|
|
Subscribe / Log in / New account

Python "standard" library

By Jake Edge
July 24, 2019

Python is often mentioned in the same breath with the phrase "batteries included", which refers to the breadth of its standard library. But there is an effort underway to trim back the standard library by removing some unloved modules. In addition, there has been persistent talk of a major restructuring of the library, into a fairly minimal core as described in Amber Brown's talk at this year's Python Language Summit, or in other ways as discussed on the python-dev mailing list in January (though it has come up many times before that as well). A mid-July python-ideas mailing list thread picked up on some of that; it ended up showing, once again, that there is no real consensus on what the standard library is—or should be.

A fairly simple idea for a Python enhancement was posted by Abdur-Rahmaan Janhangeer; the discussion likely went in directions he was not expecting. He suggested adding a stdlib module, akin to the existing builtins module, that would provide a way to discover all of the modules in the standard library. Later in the thread, he expanded on the idea:

Like right now if you want to know the stdlib functions, you have to go through the docs. While teaching programming, i find the builtins module very convenient as students can discover by themselves. Similarly, a stdlib module when inspected, shows what you can import right out of the box. Inspection goes a long way in making learning fun, going through the dosctrings etc.

Andrew Barnert thought the suggestion had merit, but that it could go even further:

Is it just the names that are in stdlib, or some kind of lazy imports for the modules themselves, so you can do "from stdlib import pprint"? The latter is a bit more complicated, but it seems like it would make the feature a lot more useful—it's a way to guarantee that you get the standard pprint even if it's been shadowed by a local file, a way to make sure you get an early error if your distributor decided to leave pprint out of the distribution, and so on. And that would be similar to the builtins module (builtins.print is the builtin print, even if you've shadowed it with a module global).

He pointed Janhangeer at his stdlib project from a year ago, which allows getting names from standard library modules without remembering which modules define them:

    >>> import stdlib
    >>> stdlib.ETree
    <module 'xml.etree.ElementTree' from ... >
Barnert suggested Janhangeer implement the from stdlib ... feature as a Python Package Index (PyPI) module so that people could try it out. Christopher Barker agreed, but wanted to consider going even further: "This would be an opportunity to clearly define the 'standard library' as something other than 'all the stuff that ships with cPython'".

ENTRIES SUPPLIED —
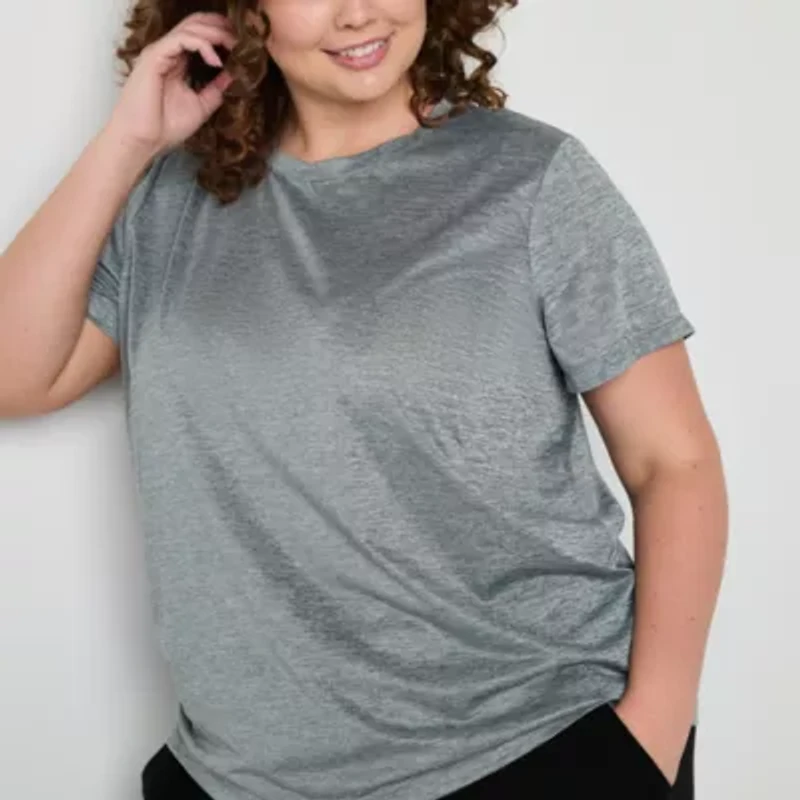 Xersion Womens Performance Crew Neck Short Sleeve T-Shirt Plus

---

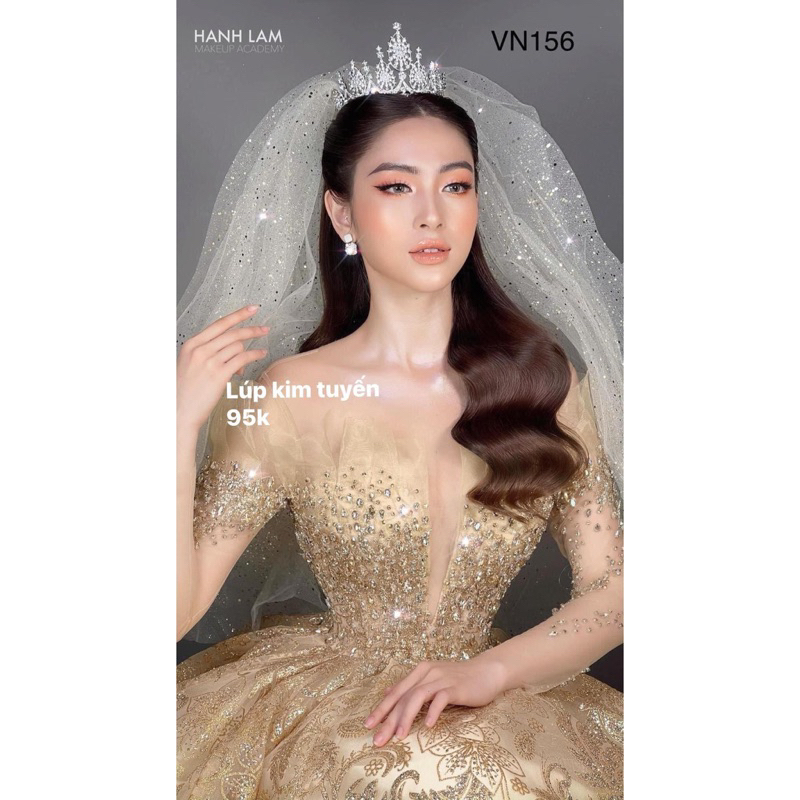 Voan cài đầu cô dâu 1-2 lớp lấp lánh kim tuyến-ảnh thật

SET OF TASKS —
1. Restate the Python standard library article word for word, everything from "Is it just the" down to "a module global).".
2. Please write the next part of the article on the Python standard library, picking up after its last sentence.
None of the data is needed here.

LIST OF ANSWERS —
1.
Is it just the names that are in stdlib, or some kind of lazy imports for the modules themselves, so you can do "from stdlib import pprint"? The latter is a bit more complicated, but it seems like it would make the feature a lot more useful—it's a way to guarantee that you get the standard pprint even if it's been shadowed by a local file, a way to make sure you get an early error if your distributor decided to leave pprint out of the distribution, and so on. And that would be similar to the builtins module (builtins.print is the builtin print, even if you've shadowed it with a module global).

2.
Steven D'Aprano wondered if there was a real use case for a stdlib module, however. builtins is often used to ensure that the code refers to the built-in function and not some shadowed name. For example, a module that defines its own open() would use builtins.open() to access the "real" function. Shadowing standard library names is probably not used all that often, so the need for stdlib is somewhat dubious: "[...] it isn't clear to me that shadowing parts of the std lib is useful or common (except by accident, which is a problem to fix not a feature to encourage)".

It turns out that there are a lot of corner cases in any real definition of what is contained in the standard library, however, and thus what would appear in a hypothetical stdlib module (or namespace). Barnert asked a series of questions about whether to include platform-specific modules (e.g. framebuf for MicroPython or Apple's PyObjC shipped with Python on macOS), platform-specific removals (e.g. Linux distributions that ship separate packages for parts of the "standard library"), language-internal modules (e.g. __future__, and C-language "modules" like _datetime or _compression), and more. The overarching question would seem to be: is the standard library the same everywhere or is it tuned to a particular environment?

Barker had a set of answers for those questions but, as might be guessed, others differed. Beyond that, though, D'Aprano objected to the "scope-creep" inherent in any attempt to define the standard library more precisely. CPython provides the reference implementation for the language and other implementations should, in general, strive to ship everything that comes with CPython—unless there is a good reason not to, he said. "'Standard' doesn't mean 'available everywhere, in every version of every implementation'." He noted that getting a PEP written and approved for a stdlib namespace would be "hard enough" without adding other battles into the process.

D'Aprano had a fairly straightforward definition of what should be in the stdlib namespace: everything that is documented on the "Python Standard Library" page. But even that has exceptions in his mind:

If there's some special case (let's say, the HovercraftFullOfEels module, which we want to document but for some reason we don't want to be accessible in the stdlib namespace), then its fine for it to be left out (and documented as such).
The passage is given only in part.